简体   繁体   中英

string comparison in python but not Levenshtein distance (I think)

I found a crude string comparison in a paper I am reading done as follows:

The equation they use is as follows (extracted from the paper with small word changes to make it more general and readable) I have tried to explain a bit more in my own words since the description by the author is not very clear (using an example by the author)

For example for 2 sequences ABCDE and BCEFA, there are two possible graphs

graph 1) which connects B with BC with C and E with E

graph 2) connects A with A

I cannot connect A with A when I am connecting the other three (graph 1) since that would be crossing lines (imagine you draw lines between BB, CC and EE); that is the line inking AA will cross the lines linking BB, CC and EE. So these two sequences result in 2 possible graphs; one has 3 connections (BB, CC and EE) and the other only one (AA) then I calculate the score d as given by the equation below.
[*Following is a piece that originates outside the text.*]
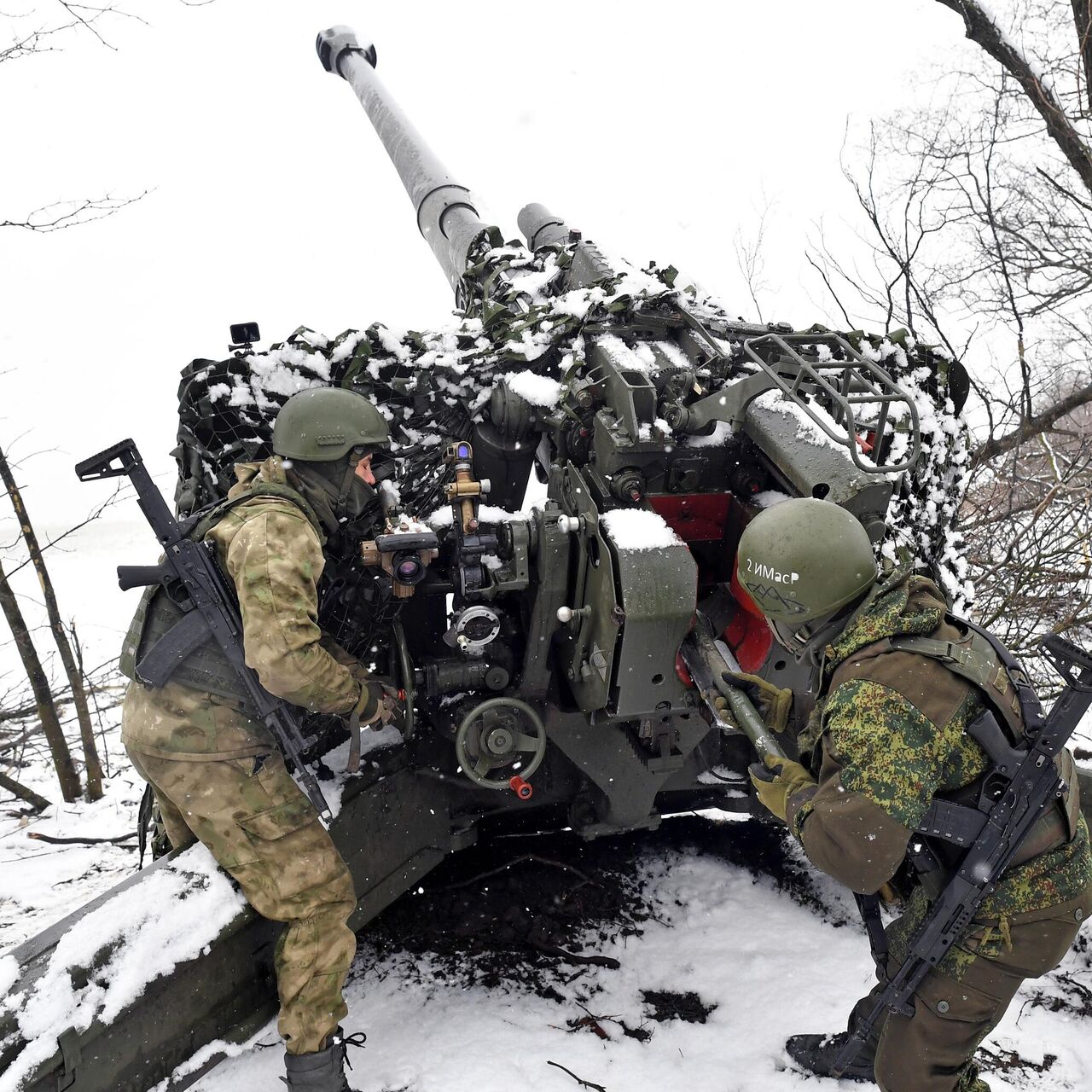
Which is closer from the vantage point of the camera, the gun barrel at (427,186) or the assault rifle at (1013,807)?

Consequently, to define the degree of similarity between two penta-strings we calculate the distance d between them. Aligning the two penta-strings, we look for all the identities between their characters, wherever these may be located. If each identity is represented by a link between both penta-strings, we define a graph for this pair. We call any part of this graph a configuration.

Next, we retain all of those configurations in which there is no character cross pairing (the meaning is explained in my example above, ie, no crossings of links between identical characters and only those graphs are retained). Each of these is then evaluated as a function of the number p of characters related to the graph, the shifting Δi for the corresponding pairs and the gap δij between connected characters of each penta-string. The minimum value is chosen as characteristic and is called distance d: d Min(50 – 10p + ΣΔi + Σδij) Although very rough, this measure is generally in good agreement with the qualitative eye guided estimation. For instance, the distance between abcde and abcfg is 20, whereas that between abcde and abfcg is 23 =(50 – 30 + 1 +2).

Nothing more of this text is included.